O Sr. Presidente: — A oitava disposição addicional do Regimento diz (Leu)

Para que as Explicações de facto, ou de Discurso de quem proscriptas depois da discussão, e antes ou depois da votação; e sejam permittidas sómente durante a discussão ao Deputado que fallar as vezes, e que o fizer, nos termos do art. 49.º do Regimento de 1057, e dos art. 80,º e 81.º do Regimento de 1837.

Por conseguinte V. Ex.ª, se não fallar as vezes, que permitte o Regimento, ou não conseguir a dispersa do mesmo Regimento, não póde ter a palavra para a Explicação, que ainda não classificou.

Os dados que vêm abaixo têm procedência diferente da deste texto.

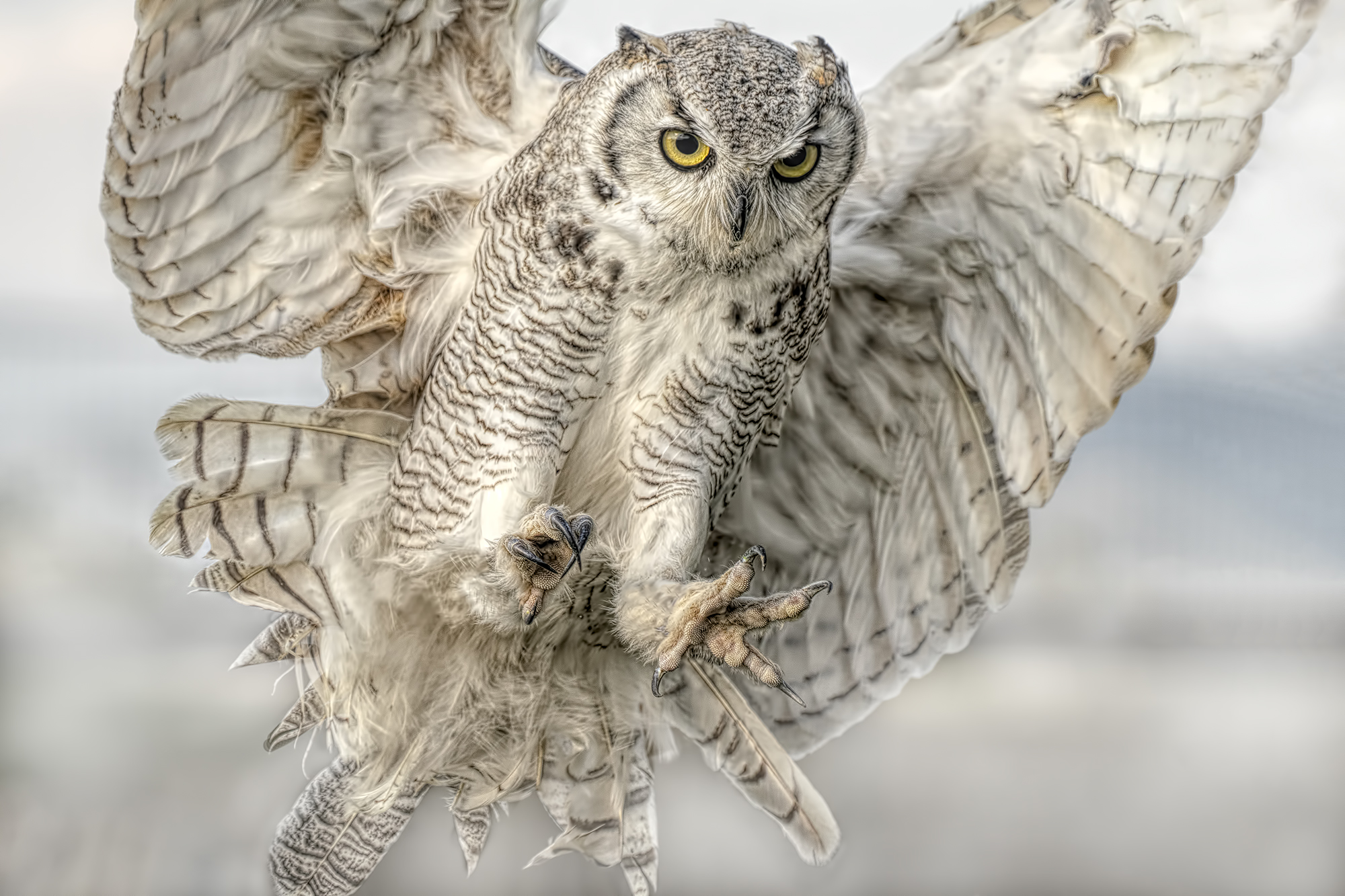 Claws The Great horned owl Bubo virginianus...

O Sr. Gorjão Henriques: — Mas creio que ha um remedio em outro paragrafo do mesmo artigo, que diz o seguinte (Leu)

Quando porém a Camara, por algum caso extraordinario, especialmente permitta as Explicações...

O Sr. Presidente: — isso e sobre as Explicações pessoaes.

O Sr. Gorjão Henriques: — Pois bem, a minha Explicação é pessoal.

O Sr. Presidente: — Mesmo para essas ainda é depois — na hora da prorogação.

O Sr. Gorjão Henriques: — Estou satisfeito, nada mais desejo.

O Sr. Rebello da Silva: — Sr. Presidente, esta questão é gravissima; gravissima pela significação que tem. gravissima pelas consequencias que envolve. A Camara antes de proferir, sobre este negocio, uma decisão, medite bem o alcance que ella ha de ter; medite bem, porque vale a pena de meditar.

Sr. Presidente, em materias destas aos corpos deliberativos não é permittido retractarem-se: uma vez pronunciada uma opinião, subsiste; deviam saber o que dizem, e faziam. Não é licito a uma Camara, em materias desta ordem, fazer reconsiderações; mormente em tão pequeno espaço: este acto, quaesquer que sejam as fórmas que lhe dêem, é sempre uma reconsideração, reconsideração que nenhum motivo justifica. (Apoiados)

Sr. Presidente, ha outra circumstancia mais. Eu não estranharia que qualquer dos nobres Deputados, levado hoje por escrupulos de consciencia, desejasse que, antes de o Projecto passar á outra Camara, se trouxesse aqui esta questão; mas nunca julguei que se viesse matar a generalidade do Projecto Eleitoral, que se abrisse esta discussão com uma Proposta de similhante natureza; com uma Proposta, que tende a ficar a Lei sepultada nos limbos da Camara, para aquella Legislatura em que Deos fôr servido permittir, que ella se discuta. Era muito melhor proferir, sobre este desgraçado Projecto, o Parce Sepultis, e remette-lo para os artigos aonde estão, ha muito tempo, muitas Leis, muita cousa importante... Ouço dizer que fica convertido em Projecto fossil. (Riso)

Sr. Presidente, eu desejaria saber qual é a circumstancia que leva a Camara a ir instaurar sobre a materia do art. 63.º, tão largamente debatida na Sessão passada, a nova questão de interpretação authentica. Perguntarei mais ao illustre Deputado, que fez a Proposta, e aos que a apoiam, se veem aonde ella os vai levar. (Vozes: - Veem, veem.) Pois então devem saber, que esta Legislatura não tem mandato sufficiente para fazer a interpretação authentica. (Vozes — Tem.) Se tem, desejarei que me provem.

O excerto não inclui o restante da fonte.